## start SUPPLIED RECORDS
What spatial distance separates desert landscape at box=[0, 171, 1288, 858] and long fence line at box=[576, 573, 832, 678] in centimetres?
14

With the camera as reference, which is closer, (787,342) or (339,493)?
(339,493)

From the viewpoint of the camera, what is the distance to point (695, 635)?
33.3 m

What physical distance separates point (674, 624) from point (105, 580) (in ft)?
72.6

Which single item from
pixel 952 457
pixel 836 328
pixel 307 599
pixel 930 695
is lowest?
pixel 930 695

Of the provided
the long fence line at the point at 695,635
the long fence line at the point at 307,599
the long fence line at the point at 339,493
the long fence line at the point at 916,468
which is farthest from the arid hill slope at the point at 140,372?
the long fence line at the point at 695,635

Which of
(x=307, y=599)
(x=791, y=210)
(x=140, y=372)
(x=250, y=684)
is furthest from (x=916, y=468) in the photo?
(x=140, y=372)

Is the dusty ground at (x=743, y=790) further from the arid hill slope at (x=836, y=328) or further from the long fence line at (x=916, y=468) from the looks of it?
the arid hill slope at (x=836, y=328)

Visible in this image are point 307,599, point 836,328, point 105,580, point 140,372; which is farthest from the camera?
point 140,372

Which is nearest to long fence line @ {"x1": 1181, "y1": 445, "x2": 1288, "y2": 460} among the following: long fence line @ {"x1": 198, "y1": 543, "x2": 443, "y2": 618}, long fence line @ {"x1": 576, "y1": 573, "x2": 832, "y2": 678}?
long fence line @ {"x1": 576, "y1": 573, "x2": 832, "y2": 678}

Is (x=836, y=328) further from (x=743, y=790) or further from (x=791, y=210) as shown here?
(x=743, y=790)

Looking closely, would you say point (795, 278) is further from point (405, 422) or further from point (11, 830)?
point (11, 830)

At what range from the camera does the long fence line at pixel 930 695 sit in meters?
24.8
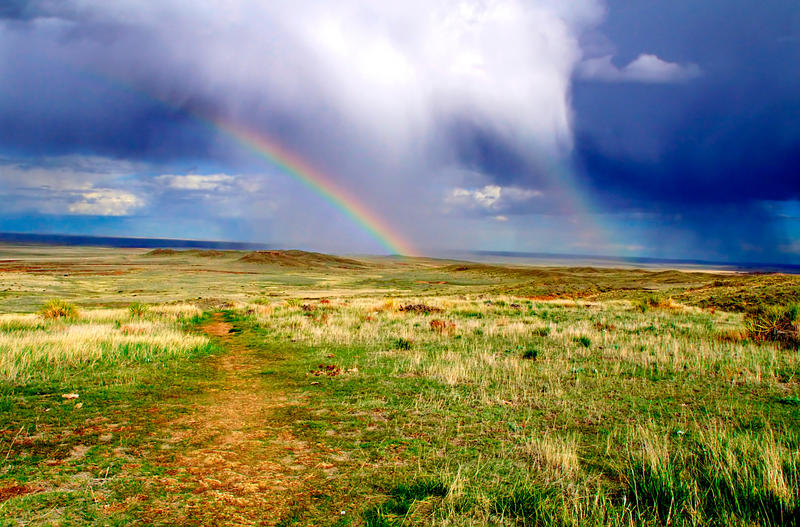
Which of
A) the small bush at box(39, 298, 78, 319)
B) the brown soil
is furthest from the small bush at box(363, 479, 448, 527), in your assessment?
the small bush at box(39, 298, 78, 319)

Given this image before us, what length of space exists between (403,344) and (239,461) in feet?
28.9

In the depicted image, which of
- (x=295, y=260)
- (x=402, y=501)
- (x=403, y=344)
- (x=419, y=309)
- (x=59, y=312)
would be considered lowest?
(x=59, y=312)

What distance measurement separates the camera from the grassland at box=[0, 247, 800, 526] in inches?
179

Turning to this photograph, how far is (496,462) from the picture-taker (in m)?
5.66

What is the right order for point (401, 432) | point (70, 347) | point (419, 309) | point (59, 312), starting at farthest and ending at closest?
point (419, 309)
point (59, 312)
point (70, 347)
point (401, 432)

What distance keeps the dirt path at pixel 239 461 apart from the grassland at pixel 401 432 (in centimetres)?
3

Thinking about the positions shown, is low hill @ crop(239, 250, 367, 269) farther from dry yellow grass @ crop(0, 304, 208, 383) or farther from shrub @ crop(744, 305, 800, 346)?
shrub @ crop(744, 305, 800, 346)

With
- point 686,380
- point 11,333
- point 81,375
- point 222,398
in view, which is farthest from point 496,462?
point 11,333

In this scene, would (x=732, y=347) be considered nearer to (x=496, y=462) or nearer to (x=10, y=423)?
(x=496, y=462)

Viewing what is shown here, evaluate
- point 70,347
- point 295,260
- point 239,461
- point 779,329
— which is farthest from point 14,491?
## end SUPPLIED RECORDS
## start SUPPLIED RECORDS
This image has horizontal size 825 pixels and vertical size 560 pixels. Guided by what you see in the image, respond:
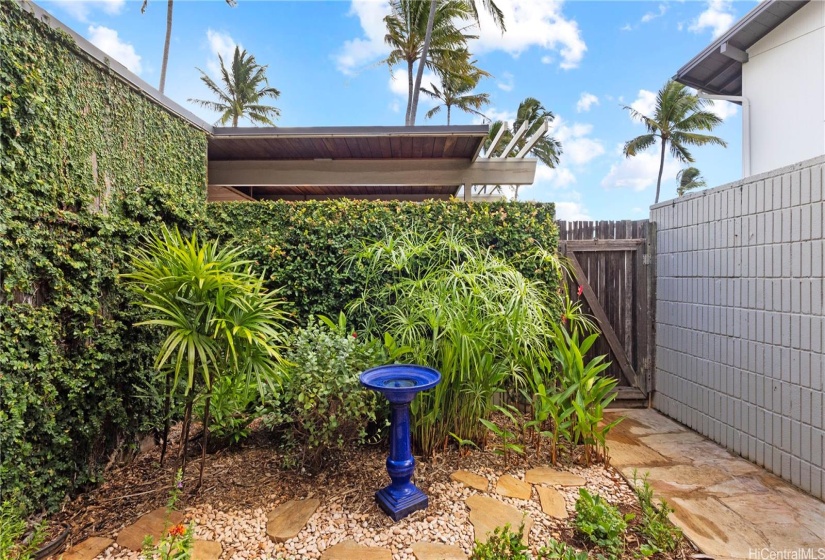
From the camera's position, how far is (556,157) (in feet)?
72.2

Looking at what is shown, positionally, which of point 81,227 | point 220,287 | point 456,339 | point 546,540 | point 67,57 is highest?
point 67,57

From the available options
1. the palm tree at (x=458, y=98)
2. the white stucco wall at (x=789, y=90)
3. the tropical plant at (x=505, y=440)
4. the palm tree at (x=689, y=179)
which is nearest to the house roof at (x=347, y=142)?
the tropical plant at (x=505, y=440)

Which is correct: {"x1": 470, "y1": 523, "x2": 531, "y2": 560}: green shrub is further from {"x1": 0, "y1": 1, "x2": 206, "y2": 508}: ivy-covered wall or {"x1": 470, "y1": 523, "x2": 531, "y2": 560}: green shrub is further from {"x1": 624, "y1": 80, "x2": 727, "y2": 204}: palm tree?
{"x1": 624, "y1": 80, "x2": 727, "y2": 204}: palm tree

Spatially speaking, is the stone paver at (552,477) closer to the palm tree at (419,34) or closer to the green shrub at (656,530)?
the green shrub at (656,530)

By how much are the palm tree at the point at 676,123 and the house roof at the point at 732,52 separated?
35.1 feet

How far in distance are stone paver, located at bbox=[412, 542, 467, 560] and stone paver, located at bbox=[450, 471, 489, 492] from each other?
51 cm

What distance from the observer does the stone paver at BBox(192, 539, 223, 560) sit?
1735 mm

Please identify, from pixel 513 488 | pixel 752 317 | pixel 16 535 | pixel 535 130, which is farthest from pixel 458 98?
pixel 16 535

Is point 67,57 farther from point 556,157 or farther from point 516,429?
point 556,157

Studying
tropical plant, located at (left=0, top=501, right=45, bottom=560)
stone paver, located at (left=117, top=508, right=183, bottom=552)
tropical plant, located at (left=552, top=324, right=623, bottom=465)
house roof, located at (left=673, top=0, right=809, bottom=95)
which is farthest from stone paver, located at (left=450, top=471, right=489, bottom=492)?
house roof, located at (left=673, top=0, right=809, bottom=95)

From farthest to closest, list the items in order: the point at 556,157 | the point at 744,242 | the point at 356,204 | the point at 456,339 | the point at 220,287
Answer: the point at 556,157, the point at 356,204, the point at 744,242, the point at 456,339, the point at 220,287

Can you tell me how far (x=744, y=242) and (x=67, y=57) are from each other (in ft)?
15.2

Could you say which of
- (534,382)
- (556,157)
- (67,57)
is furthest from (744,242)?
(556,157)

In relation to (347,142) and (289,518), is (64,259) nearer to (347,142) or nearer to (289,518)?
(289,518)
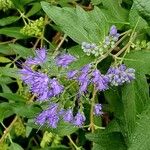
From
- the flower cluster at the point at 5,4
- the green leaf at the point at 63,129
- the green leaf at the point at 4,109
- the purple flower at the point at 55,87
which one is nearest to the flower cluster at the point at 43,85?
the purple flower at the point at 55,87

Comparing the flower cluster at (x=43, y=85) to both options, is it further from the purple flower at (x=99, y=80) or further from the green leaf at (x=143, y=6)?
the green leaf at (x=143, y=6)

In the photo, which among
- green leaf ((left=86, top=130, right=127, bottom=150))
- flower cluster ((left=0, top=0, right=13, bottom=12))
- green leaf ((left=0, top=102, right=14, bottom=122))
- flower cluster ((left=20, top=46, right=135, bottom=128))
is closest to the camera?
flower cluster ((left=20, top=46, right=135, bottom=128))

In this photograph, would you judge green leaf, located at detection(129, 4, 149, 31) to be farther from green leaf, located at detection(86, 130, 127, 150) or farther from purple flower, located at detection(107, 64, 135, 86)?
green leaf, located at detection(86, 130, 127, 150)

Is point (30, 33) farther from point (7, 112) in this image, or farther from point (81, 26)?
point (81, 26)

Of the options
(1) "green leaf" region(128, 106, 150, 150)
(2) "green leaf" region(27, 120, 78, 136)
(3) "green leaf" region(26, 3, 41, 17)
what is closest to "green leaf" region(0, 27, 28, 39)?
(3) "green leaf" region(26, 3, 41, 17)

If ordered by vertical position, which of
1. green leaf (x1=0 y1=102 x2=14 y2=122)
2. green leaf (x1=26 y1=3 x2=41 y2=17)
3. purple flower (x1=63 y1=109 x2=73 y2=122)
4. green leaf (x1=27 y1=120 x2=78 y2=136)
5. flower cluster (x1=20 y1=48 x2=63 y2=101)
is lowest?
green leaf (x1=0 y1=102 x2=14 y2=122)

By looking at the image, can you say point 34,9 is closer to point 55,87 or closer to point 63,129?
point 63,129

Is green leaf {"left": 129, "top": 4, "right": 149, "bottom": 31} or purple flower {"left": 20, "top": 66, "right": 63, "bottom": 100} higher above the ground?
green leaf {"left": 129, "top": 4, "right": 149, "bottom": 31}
## end SUPPLIED RECORDS
YOUR TASK -
Identify every line in the entries above that contains the word "farther", and copy each such line in full.

COMPLETE RESPONSE -
Thinking about the positions shown, is low hill @ crop(239, 250, 367, 269) farther from dry yellow grass @ crop(0, 304, 208, 383) or farther from shrub @ crop(744, 305, 800, 346)?
Is point 67,57 farther from point 556,157 or farther from point 516,429?
In this photograph, would you judge green leaf, located at detection(129, 4, 149, 31) to be farther from green leaf, located at detection(86, 130, 127, 150) or farther from purple flower, located at detection(107, 64, 135, 86)?
Is point (30, 33) farther from point (7, 112) in this image, or farther from point (81, 26)?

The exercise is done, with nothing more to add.